### Exercise description
Every line in the data below that includes "measured" belongs in the answer, copied as it stands.

━━━ Source material ━━━

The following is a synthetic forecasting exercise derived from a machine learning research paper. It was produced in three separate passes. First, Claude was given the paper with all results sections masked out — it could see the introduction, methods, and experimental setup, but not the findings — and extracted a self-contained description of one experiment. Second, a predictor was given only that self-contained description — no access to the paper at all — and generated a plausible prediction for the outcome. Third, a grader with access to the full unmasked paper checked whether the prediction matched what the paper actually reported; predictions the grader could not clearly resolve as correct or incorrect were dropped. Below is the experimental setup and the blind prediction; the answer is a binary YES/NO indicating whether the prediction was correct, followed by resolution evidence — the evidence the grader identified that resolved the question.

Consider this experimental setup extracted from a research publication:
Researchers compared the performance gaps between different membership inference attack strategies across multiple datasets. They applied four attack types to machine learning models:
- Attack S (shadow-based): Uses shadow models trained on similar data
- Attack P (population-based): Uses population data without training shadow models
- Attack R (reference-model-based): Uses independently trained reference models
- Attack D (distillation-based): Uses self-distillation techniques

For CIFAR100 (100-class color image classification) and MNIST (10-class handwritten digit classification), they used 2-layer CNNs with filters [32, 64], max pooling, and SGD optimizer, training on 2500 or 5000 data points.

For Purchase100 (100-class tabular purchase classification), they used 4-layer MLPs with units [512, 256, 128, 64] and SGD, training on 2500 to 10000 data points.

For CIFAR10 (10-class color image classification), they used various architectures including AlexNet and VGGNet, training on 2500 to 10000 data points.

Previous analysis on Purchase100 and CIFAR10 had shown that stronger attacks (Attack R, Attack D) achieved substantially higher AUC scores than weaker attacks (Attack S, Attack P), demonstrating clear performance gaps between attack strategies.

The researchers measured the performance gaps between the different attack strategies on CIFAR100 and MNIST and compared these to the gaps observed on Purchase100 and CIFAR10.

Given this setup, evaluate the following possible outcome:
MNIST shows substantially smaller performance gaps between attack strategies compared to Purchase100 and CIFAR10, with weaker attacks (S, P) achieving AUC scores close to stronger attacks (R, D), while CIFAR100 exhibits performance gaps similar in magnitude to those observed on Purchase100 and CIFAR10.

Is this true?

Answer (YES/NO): NO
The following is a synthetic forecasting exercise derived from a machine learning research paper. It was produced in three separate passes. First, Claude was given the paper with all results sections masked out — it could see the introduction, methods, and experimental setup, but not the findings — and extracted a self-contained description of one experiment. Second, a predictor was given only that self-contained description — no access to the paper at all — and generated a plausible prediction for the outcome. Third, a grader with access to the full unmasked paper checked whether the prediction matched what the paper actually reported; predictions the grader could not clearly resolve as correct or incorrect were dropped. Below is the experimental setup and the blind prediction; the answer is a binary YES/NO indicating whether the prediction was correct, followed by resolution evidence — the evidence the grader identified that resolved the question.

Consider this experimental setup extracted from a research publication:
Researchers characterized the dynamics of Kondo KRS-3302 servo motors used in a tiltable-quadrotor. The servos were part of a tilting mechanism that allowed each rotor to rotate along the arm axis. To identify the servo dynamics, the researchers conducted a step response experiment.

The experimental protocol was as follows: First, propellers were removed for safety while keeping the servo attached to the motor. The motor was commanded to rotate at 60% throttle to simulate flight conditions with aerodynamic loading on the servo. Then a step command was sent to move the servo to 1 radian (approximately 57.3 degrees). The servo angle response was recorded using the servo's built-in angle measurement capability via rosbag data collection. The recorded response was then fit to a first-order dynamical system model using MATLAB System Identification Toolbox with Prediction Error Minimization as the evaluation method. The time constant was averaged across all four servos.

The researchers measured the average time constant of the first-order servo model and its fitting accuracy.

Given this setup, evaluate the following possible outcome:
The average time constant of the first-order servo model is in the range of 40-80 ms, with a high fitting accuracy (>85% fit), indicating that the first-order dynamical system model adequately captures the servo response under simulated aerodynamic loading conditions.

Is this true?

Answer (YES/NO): NO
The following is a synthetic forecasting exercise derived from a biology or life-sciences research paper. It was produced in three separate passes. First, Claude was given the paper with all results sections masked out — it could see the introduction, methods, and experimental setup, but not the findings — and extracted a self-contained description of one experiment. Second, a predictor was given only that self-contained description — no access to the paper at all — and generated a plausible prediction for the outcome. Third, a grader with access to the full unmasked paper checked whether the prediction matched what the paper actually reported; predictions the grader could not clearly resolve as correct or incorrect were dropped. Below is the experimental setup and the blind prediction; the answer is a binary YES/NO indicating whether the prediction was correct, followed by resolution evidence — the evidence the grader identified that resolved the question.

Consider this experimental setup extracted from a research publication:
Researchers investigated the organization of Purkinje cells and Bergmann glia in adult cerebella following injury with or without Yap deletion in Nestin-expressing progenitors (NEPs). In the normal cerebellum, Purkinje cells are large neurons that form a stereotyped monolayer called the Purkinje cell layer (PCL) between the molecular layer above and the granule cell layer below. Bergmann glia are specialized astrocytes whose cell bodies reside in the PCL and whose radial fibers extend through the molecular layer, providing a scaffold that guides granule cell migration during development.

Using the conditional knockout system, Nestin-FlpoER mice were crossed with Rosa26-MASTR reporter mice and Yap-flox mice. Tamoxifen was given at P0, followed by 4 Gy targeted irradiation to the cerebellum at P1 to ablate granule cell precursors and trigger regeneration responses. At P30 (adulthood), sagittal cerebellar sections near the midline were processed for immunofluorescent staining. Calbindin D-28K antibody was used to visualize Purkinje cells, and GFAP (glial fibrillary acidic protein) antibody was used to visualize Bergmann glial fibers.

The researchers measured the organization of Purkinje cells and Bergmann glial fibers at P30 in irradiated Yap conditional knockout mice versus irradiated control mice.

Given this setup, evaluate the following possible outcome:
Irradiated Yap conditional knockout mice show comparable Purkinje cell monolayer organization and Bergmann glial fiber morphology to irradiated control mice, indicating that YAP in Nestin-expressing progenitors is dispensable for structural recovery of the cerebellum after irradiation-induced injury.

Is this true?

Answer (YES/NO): NO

━━━

### Task response
The researchers measured the performance gaps between the different attack strategies on CIFAR100 and MNIST and compared these to the gaps observed on Purchase100 and CIFAR10.
The researchers measured the average time constant of the first-order servo model and its fitting accuracy.
The researchers measured the organization of Purkinje cells and Bergmann glial fibers at P30 in irradiated Yap conditional knockout mice versus irradiated control mice.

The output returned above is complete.